Dr. Muhammad Shahid
Supervisor: Assoc. Prof. Ir. Dr. Haslinda Bt Zabiri (Chair, Chemical Engineering, UTP)
Co-Supervisor: Assoc. Prof. Dr. Syed Ali Ammar Taqvi
Dr. Muhammad Shahid completed his Ph.D. (2022-2025) in Chemical Engineering at Universiti Teknologi PETRONAS (UTP), Malaysia. His doctoral research focused on integrating Artificial Intelligence with chemical engineering to enhance industrial monitoring and decision-making. He developed an Advisory Monitoring and Diagnostic Tool designed to track soft sensor performance in real time. The system can detect early degradation, segregate whether the issue originates from the process, sensors, or the model itself, and provide diagnostic insights for fault identification.
A key contribution of his work is the integration of root cause analysis and corrective action recommendations, enabling engineers to respond more effectively and maintain stable plant operation. During his Ph.D., he produced three high-impact Q1 journal publications and secured intellectual property for his algorithm.
Dr. Tuba Siraj Ansari
Title: Intelligent Control of Vinyl Chloride Monomer (VCM) Process
Supervisor: Assoc. Prof. Dr. Syed Ali Ammar Taqvi
Dr. Tuba Siraj Ansari completed her Ph.D. (2021-2025) in Chemical Engineering at NED University of Engineering and Technology, with a specialization in Intelligent Process Control.
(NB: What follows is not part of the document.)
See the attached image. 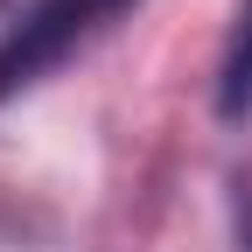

Her doctoral research focused on creating and applying advanced control methods for the Vinyl Chloride Monomer (VCM) distillation column by using system identification and Artificial Intelligence techniques.
A significant contribution of her work lies in the stability analysis and performance comparison of conventional and AI-based controllers under setpoint tracking and disturbance rejection scenarios. Her research demonstrates improved robustness, enhanced control accuracy, and superior disturbance handling using intelligent control architectures. The outcomes of her work provide a systematic framework for implementing AI-driven control solutions in complex industrial separation processes. During her Ph.D., she produced two journal publications.
Dr. Nadia Khan
Dr. Nadia Khan completed her Ph.D. (2022-2025) with a specialization in Intelligent Fault Detection and Diagnosis in Process Systems. Her research focuses on developing advanced data-driven frameworks for fault detection, fault diagnosis, and multivariate time-series forecasting in complex industrial systems, particularly in Acid Gas Removal Units (AGRUs).
Her doctoral work integrates deep learning architectures, including LSTM, GRU, CNN-Transformer hybrid models, and Autoencoders for fault detection and predictive monitoring of nonlinear and complex process systems. A key aspect of her work is the integration of a hybrid CNN–Transformer–LSTM model for multivariate time-series forecasting, where predicted process dynamics are further utilized for robust fault detection and intelligent monitoring.
In addition to predictive modeling, her work emphasizes interpretability and transparency in industrial AI applications. She incorporates Explainable AI (XAI) techniques as an interpretability layer to translate complex model outputs into human-understandable insights for operators and decision-makers. Her research contributes toward improving process safety, reducing unplanned shutdowns, enabling predictive maintenance, and supporting digital transformation in the oil and gas sector.
Engr. Shazma Akram
Title: Harnessing Machine Learning to Optimize Sustainable Hydrogen, Ammonia, and Syngas Production
Supervisor: Assoc. Prof. Dr. Syed Ali Ammar Taqvi
Co-Supervisor: Dr. Syed Muhammad Bilal Kazmi
Engr. Shazma Akram completed her Master’s (2025–26) in Chemical Engineering at NED University of Engineering & Technology, with a research focus on clean hydrogen production from biomass and waste resources. Her work integrates process simulation through Aspen Plus and data-driven modeling through Machine Learning (python) to optimize hydrogen yield and process performance. She developed and analyzed gasification-based flowsheets, performed sensitivity analysis on key operating variables temperature and feed/steam flow rates, and translated simulation outputs into predictive ML models for rapid screening of best-performing conditions. Her research contributes toward sustainable hydrogen pathways, supporting efficient conversion of locally available waste streams into low-carbon energy carriers.